Consignes
(1) Les affirmations suivantes concordent-elles avec le texte sur Boris Grinsson ? Répondez par oui ou non à chacune, en citant mot pour mot le passage décisif du texte.
(a) La première rencontre avec Grinsson a eu lieu le 20 juin 1998.
(b) Le portrait de Grinsson jeune homme a été peint par Stanislas Choko.
(c) L'entretien chez Grinsson a duré près de deux heures.
(2) Prolongez le texte sur Boris Grinsson en reprenant après sa dernière phrase.

Texte fourni
****

BORIS GRINSSON, l'homme aux 2000 affiches 

J'ai rencontré Grinsson pour la première fois le 20 juin 1998 quelques jours avant l'exposition « Boris Grinsson, des affiches et des toiles » rétrospective consacrée par Stanislas Choko et la Galerie Intemporelle à Melun, un an avant sa disparition.

Il m'a reçu chez lui, dans sa petite maison où il vivait seul depuis la disparition sa femme, à Veneux-les Sablons près de Fontainebleau.

Pendant près de deux heures, cet homme affable et modeste s'est confié, racontant sa longue vie et dévoilant ses souvenirs, me montrant son portrait, alors jeune homme, peint par Hélène Cosson pendant la guerre. Quel chemin parcouru par cet artiste venu de l'Est né en 1907 qui nous a laissé un patrimoine de plus de 2000 affiches.

 

Boris Grinsson

 © Jean Segura

Boris Grinsson chez lui le 20 juin 1998 à Veneux-les Sablons (Seine-et-Marne),
posant devant le portrait qu'Hélène Cosson a fait de lui en 1940 pendant l'occupation.

Lors de la préparation de cette exposition, il pressentait sans doute que ce serait le dernier hommage qu'on lui rendrait : il avait 91 ans, un âge où les jours sont naturellement comptés.

De cette rencontre chaleureuse et émouvante j'ai rédigé un article pour Libération (voir ci-dessous).

****

Lignes de données

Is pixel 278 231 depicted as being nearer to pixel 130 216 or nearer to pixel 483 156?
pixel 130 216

****

Réponses par consigne
(1)
(a) Oui : « J'ai rencontré Grinsson pour la première fois le 20 juin 1998 ».
(b) Non : « peint par Hélène Cosson pendant la guerre ».
(c) Oui : « Pendant près de deux heures, cet homme affable et modeste s'est confié ».

(2)
Au vernissage de l'Espace Saint-Jean à Melun, le samedi 4 juillet suivant, Grinsson, ému et heureux était entouré d'admirateurs, de collectionneurs et de quelques anciens collègues parmi lesquels Constantin Belinsky et Jean Mascii. À la fin du cocktail, je leur ai demandé de se prêter aimablement à une séance photo sur fond de l'affiche de Sur les quais .

Quel plaisir et quelle chance d'avoir pu réunir et immortaliser sur une seule image ces maîtres de l'affiche - aujourd'hui tous les trois disparus.

J'ai « retrouvé » une dernière fois Grinsson lorsque Stanislas Choko m'a fait l'honneur en 2005 d'être l'auteur de sa biographie, alors qu'il préparait sa collection de livres sur les affiches de cinéma.

Ainsi le grand affichiste revit encore à travers cet ouvrage richement illustré qui permettra aux amateurs comme aux néophytes d'en découvrir chronologiquement l'oeuvre éclectique et colorée.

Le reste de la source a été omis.